There are two identical rods of length 2a lying along the x-axis with their centers separated by a distance b (b > a). Each rod carries an equal charge of +Q uniformly distributed along their lengths. Please calculate the magnitude of the force exerted by the left rod on the right one.
[latexpage]
Let the variable $x_1$ be the position placing on the left rod and the variable $x_2$ placing on the right rod.
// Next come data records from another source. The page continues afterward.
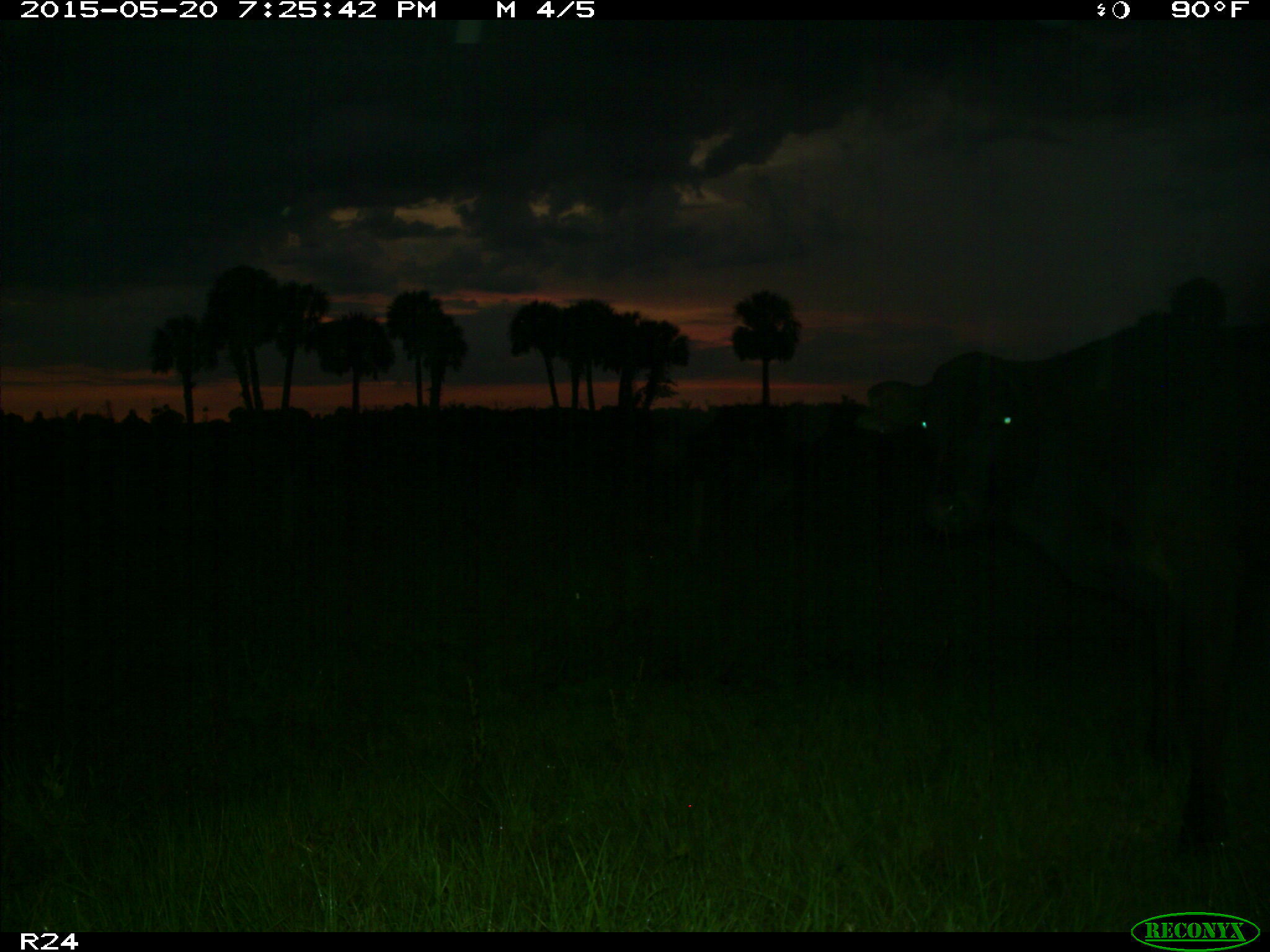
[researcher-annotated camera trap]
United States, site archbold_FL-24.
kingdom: Animalia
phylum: Chordata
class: Mammalia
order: Artiodactyla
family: Bovidae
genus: Bos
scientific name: Bos taurus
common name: domestic cow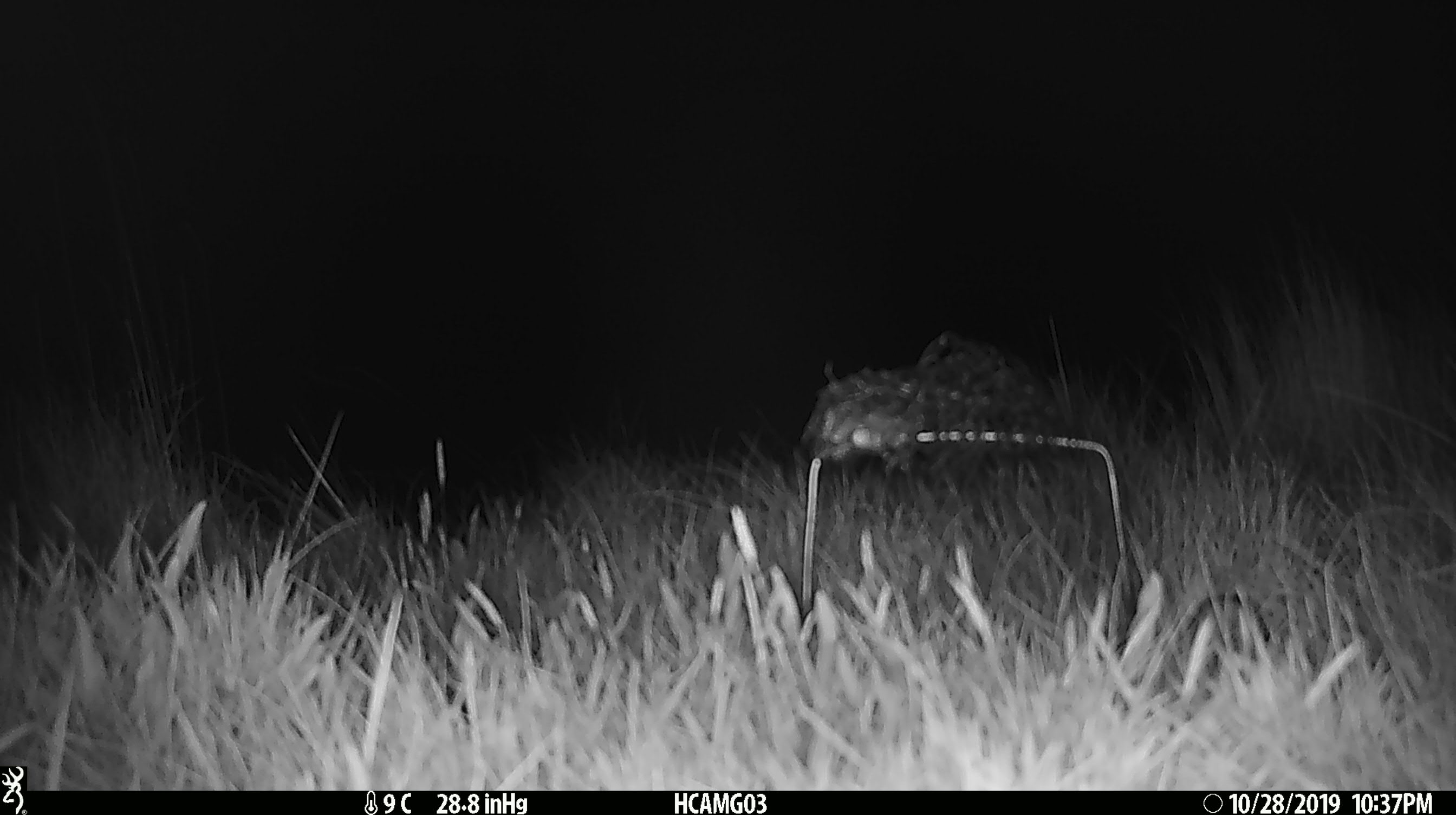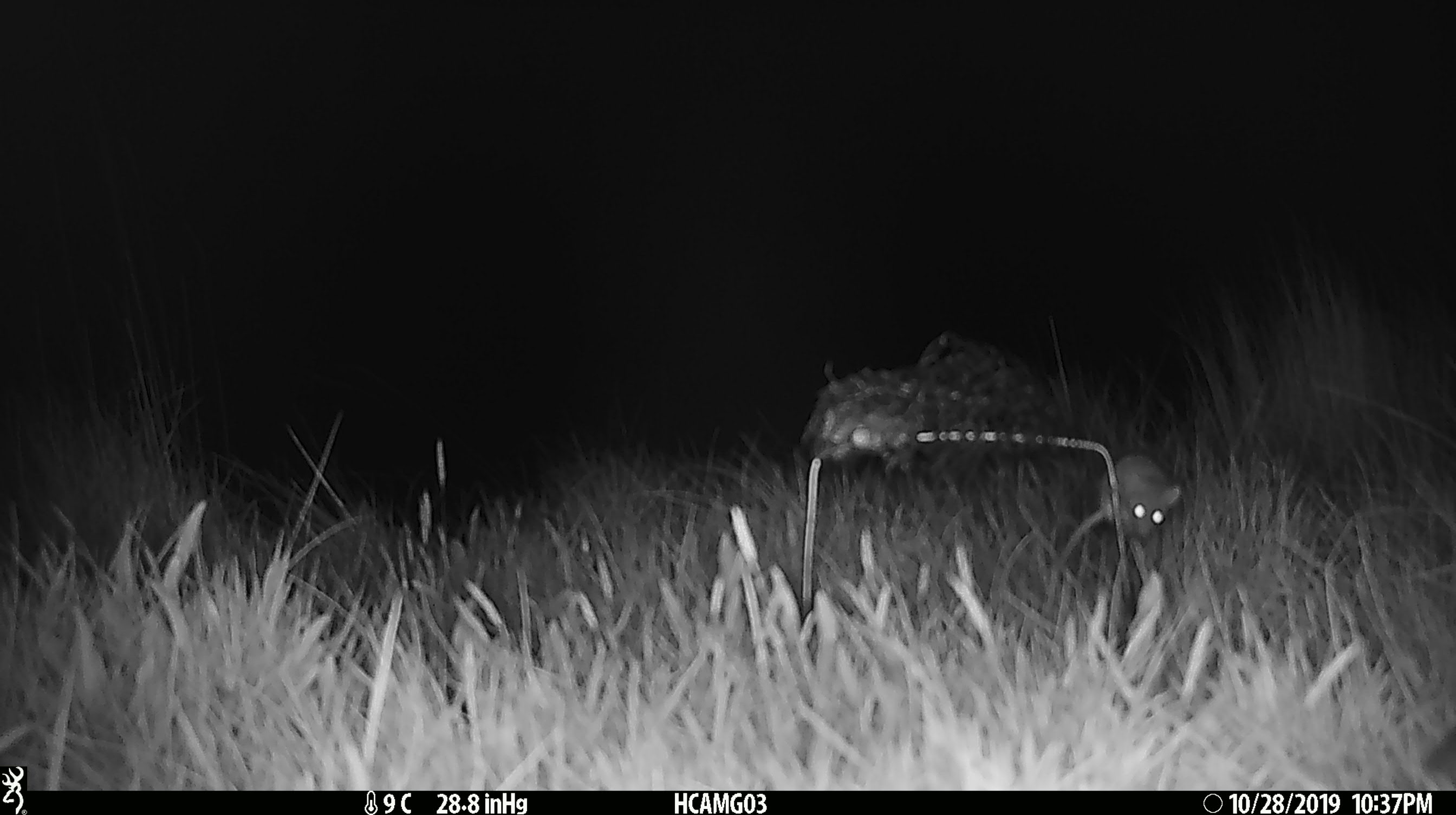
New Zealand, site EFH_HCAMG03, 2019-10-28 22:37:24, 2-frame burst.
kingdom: Animalia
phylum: Chordata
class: Mammalia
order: Rodentia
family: Muridae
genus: Mus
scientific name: Mus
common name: mouse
Mouse (Mus).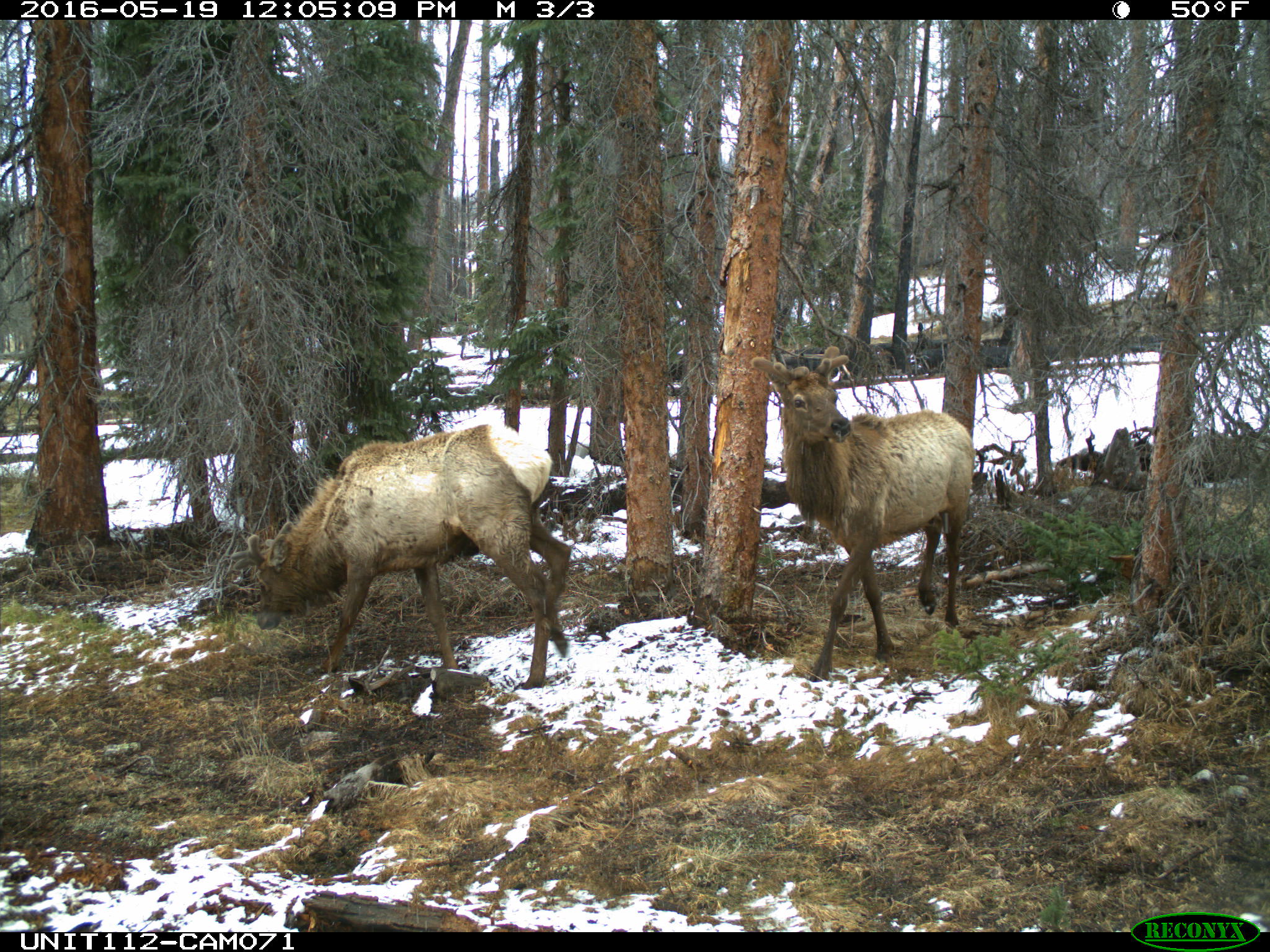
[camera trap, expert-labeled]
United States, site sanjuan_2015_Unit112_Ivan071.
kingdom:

Here $dx_1$ ($dx_2$) is the infinitesimal displacement on the left (right) rod. The linear charge density is $\lambda=Q/2a$ and the infinitesimal charge $dq$ can be expressed as $dq=\lambda dx_1$. The force exerted on the left rod with an infinitesimal displacement $dx_1$ and an infinitesimal charge $dq_1=\lambda dx_1$ by an infinitesimal charge $dq_2=\lambda dx_2$ is:
\[
dF=\frac{kdq_1dq_2}{(x_2-x_1)^2}=\frac{k\lambda^2dx_1dx_2}{(x_2-x_1)^2}
\]
The total force is obtained through the integration:
\[
F=k\lambda^2\int_{b-a}^{b+a}\left[\int_{-a}^a\frac{dx_1}{(x_1-x_2)^2}\right]dx_2
\]
In the inner integration, the $x_1$ is a variable and the $x_2$ is a constant so we have the equivalent relation $dx_1=d(x_1-x_2)$. The above equation leads to:
\begin{eqnarray*}
F&=&k\lambda^2\int_{b-a}^{b+a}\left[\int_{-a}^a\frac{d(x_1-x_2)}{(x_1-x_2)^2}\right]dx_2 \\
&=&k\lambda^2\int_{b-a}^{b+a}\left[-\frac{1}{x_1-x_2}\right]_{x_1=-a}^adx_2 \\
&=&k\lambda^2\int_{b-a}^{b+a}\left(-\frac{1}{a-x_2}+\frac{1}{-a-x_2}\right)dx_2 \\
&=&k\lambda^2\int_{b-a}^{b+a}\left(\frac{1}{x_2-a}-\frac{1}{x_2+a}\right)dx_2 \\
&=&k\lambda^2\int_{b-a}^{b+a}\frac{1}{x_2-a}d(x_2-a)-k\lambda^2\int_{b-a}^{b+a}\frac{1}{x_2+a}d(x_2+a) \\
&=&k\lambda^2\left[\ln(x_2-a)\right]_{b-a}^{b+a}-k\lambda^2\left[\ln(x_2+a)\right]_{b-a}^{b+a} \\
&=&k\lambda^2\ln(\frac{b}{b-2a})-k\lambda^2\ln(\frac{b+2a}{b}) \\
&=&k\lambda^2\ln(\frac{b^2}{(b-2a)(b+2a)})
\end{eqnarray*}